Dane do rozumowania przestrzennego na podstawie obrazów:
>>>

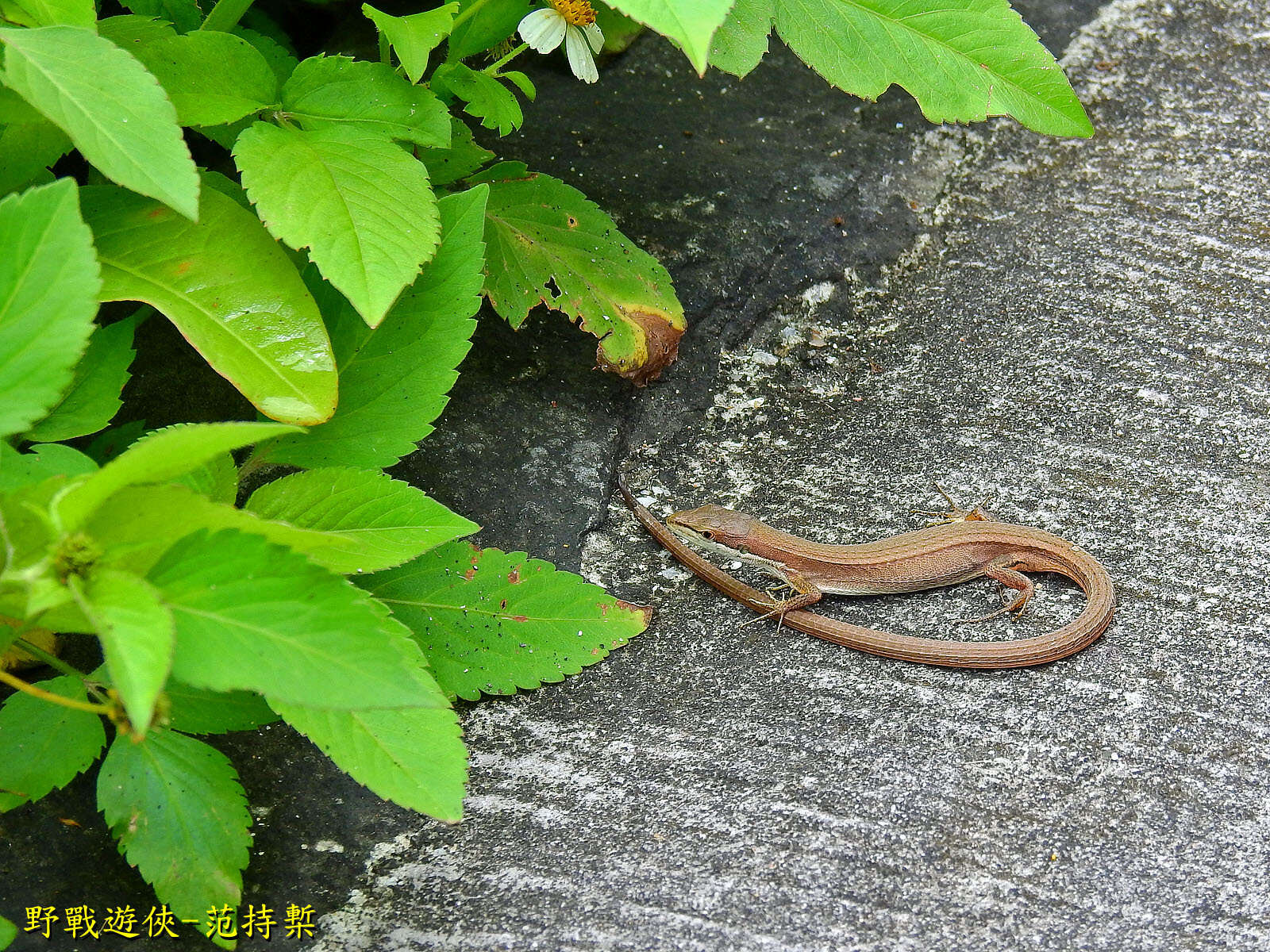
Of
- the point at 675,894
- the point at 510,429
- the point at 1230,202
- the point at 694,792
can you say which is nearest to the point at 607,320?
the point at 510,429

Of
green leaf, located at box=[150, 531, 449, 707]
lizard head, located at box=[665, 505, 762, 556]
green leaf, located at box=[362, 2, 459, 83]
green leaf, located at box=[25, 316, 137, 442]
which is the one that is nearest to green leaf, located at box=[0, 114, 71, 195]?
green leaf, located at box=[25, 316, 137, 442]

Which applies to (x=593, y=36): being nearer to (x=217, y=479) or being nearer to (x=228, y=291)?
(x=228, y=291)

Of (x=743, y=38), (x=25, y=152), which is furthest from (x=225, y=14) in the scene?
(x=743, y=38)

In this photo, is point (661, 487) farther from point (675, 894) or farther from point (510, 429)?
point (675, 894)

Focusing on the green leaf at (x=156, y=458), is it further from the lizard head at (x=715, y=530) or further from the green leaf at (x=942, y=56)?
the green leaf at (x=942, y=56)

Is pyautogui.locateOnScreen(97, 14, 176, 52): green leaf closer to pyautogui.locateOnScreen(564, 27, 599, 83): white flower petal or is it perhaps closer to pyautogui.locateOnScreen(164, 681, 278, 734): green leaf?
pyautogui.locateOnScreen(564, 27, 599, 83): white flower petal
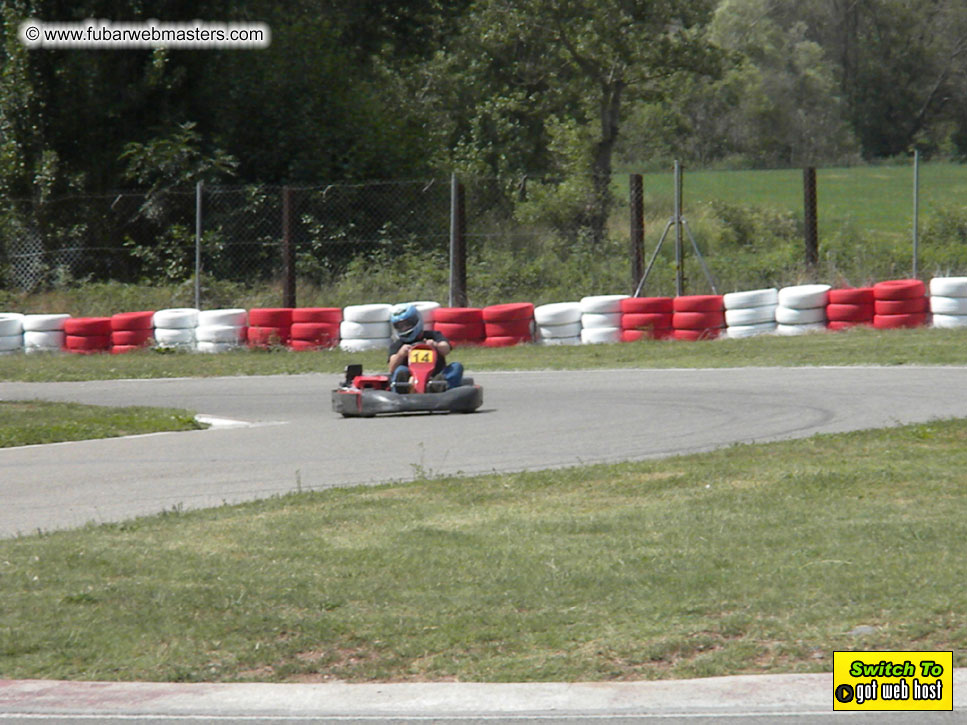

<<<

Proszę przekształcić wszystkie powyższe pozycje w listę JSON złożoną z ciągów znaków, po jednym na każdy wiersz, z pominięciem pustych wierszy. Znaczniki obrazów należy w wyniku pominąć.

[
  "Of",
  "- the point at 675,894",
  "- the point at 510,429",
  "- the point at 1230,202",
  "- the point at 694,792",
  "can you say which is nearest to the point at 607,320?",
  "the point at 510,429",
  "Of",
  "green leaf, located at box=[150, 531, 449, 707]",
  "lizard head, located at box=[665, 505, 762, 556]",
  "green leaf, located at box=[362, 2, 459, 83]",
  "green leaf, located at box=[25, 316, 137, 442]",
  "which is the one that is nearest to green leaf, located at box=[0, 114, 71, 195]?",
  "green leaf, located at box=[25, 316, 137, 442]",
  "Which applies to (x=593, y=36): being nearer to (x=217, y=479) or being nearer to (x=228, y=291)?",
  "(x=228, y=291)",
  "Of (x=743, y=38), (x=25, y=152), which is furthest from (x=225, y=14) in the scene?",
  "(x=743, y=38)",
  "In this photo, is point (661, 487) farther from point (675, 894) or farther from point (510, 429)?",
  "point (675, 894)",
  "Focusing on the green leaf at (x=156, y=458), is it further from the lizard head at (x=715, y=530) or further from the green leaf at (x=942, y=56)?",
  "the green leaf at (x=942, y=56)",
  "Is pyautogui.locateOnScreen(97, 14, 176, 52): green leaf closer to pyautogui.locateOnScreen(564, 27, 599, 83): white flower petal or is it perhaps closer to pyautogui.locateOnScreen(164, 681, 278, 734): green leaf?",
  "pyautogui.locateOnScreen(564, 27, 599, 83): white flower petal"
]